| Provided records |

Segment Open

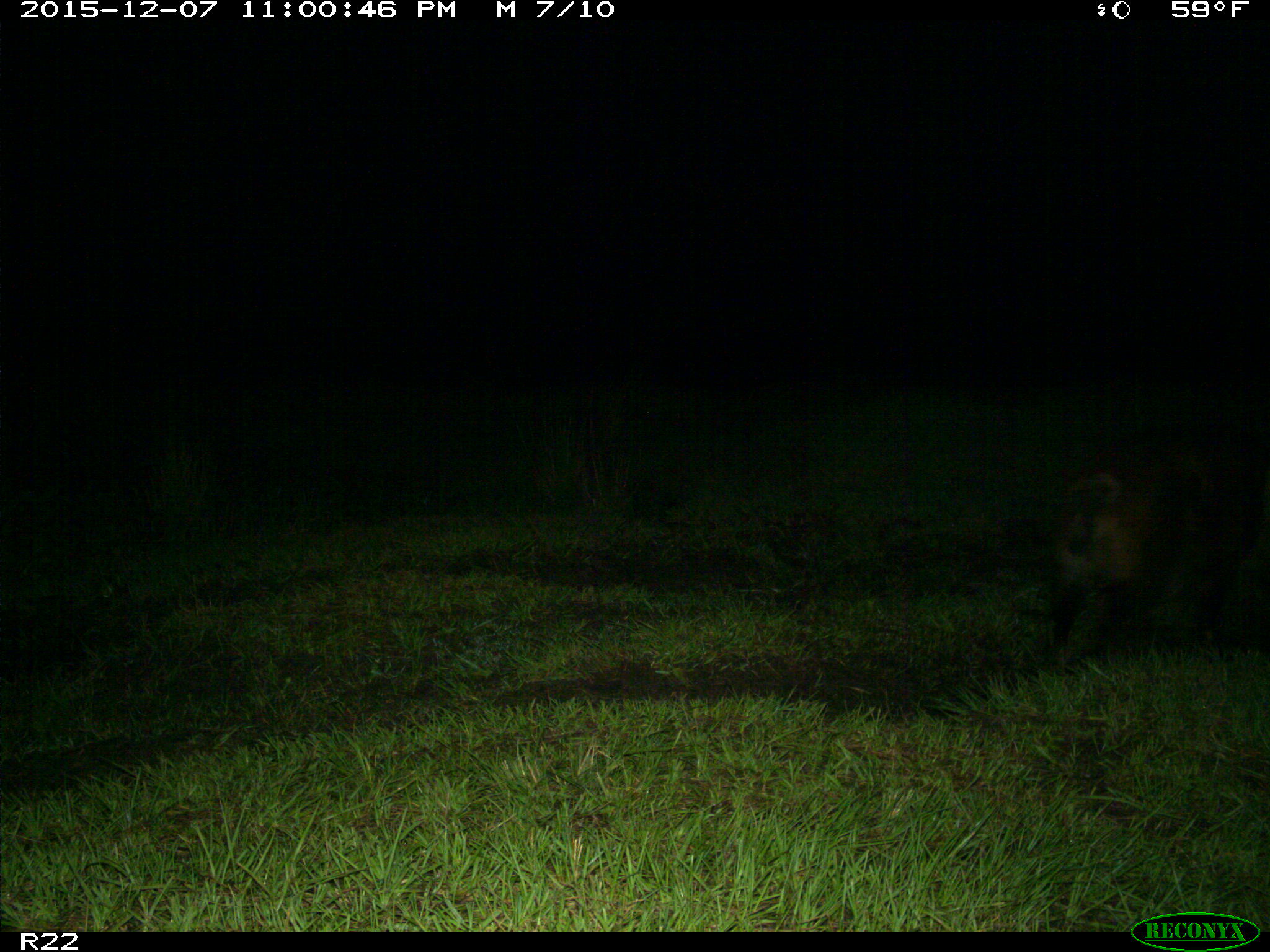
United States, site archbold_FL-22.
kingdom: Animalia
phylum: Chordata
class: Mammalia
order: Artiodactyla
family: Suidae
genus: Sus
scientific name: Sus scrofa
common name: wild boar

Segment Closed
Segment Open

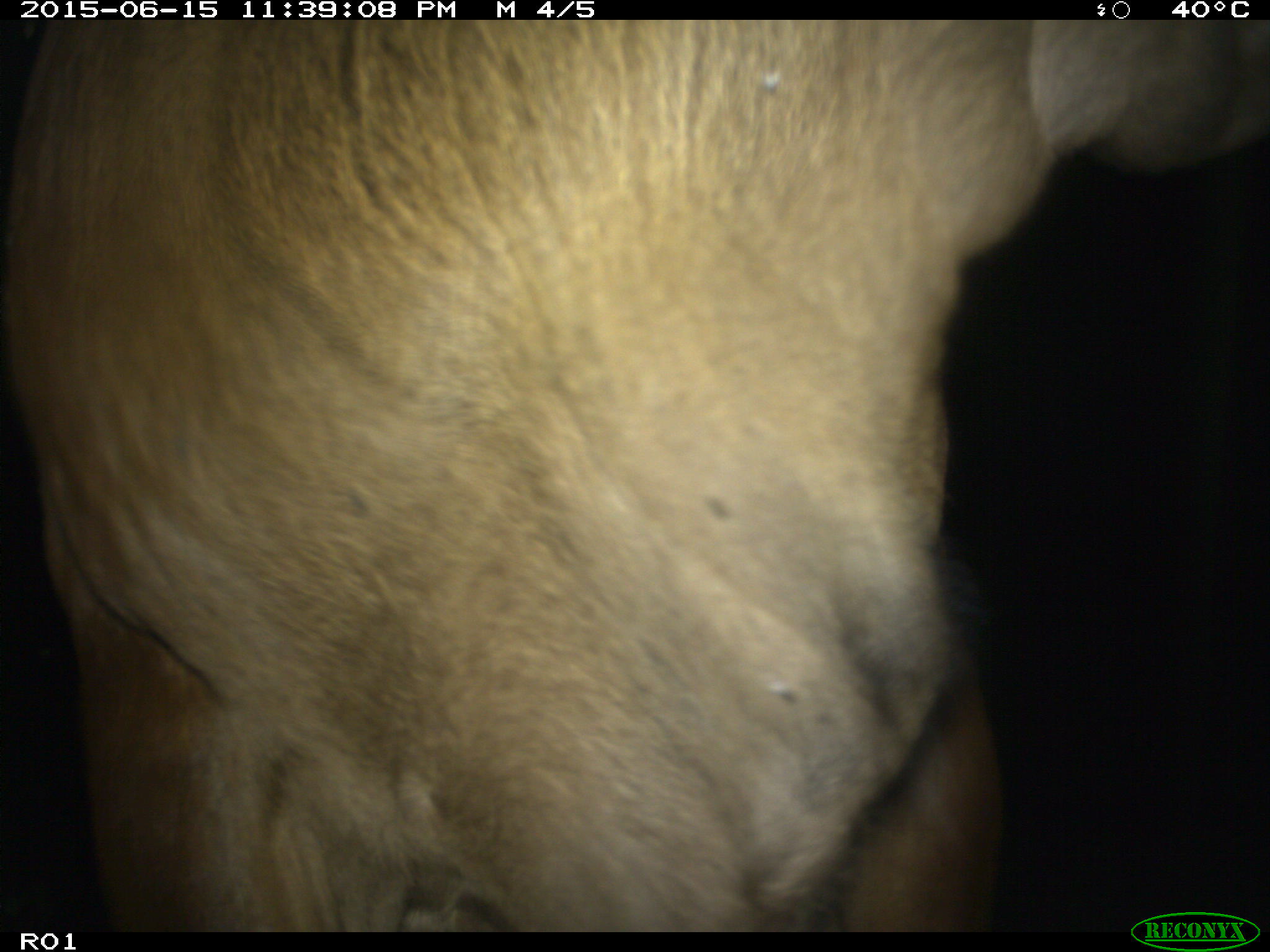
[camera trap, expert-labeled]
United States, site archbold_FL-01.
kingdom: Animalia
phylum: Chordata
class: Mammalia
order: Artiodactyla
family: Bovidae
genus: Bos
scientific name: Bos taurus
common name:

Segment Closed
Segment Open

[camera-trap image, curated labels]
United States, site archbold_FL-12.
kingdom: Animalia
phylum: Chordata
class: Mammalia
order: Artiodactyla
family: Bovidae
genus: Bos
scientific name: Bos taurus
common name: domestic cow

Segment Closed

| Exercise objective |
Both end lines included, restate word for word the lines above from the line with "United States, site archbold_FL-22." to the line with "common name: wild boar", and nothing else.

| Written solution |
United States, site archbold_FL-22.
kingdom: Animalia
phylum: Chordata
class: Mammalia
order: Artiodactyla
family: Suidae
genus: Sus
scientific name: Sus scrofa
common name: wild boar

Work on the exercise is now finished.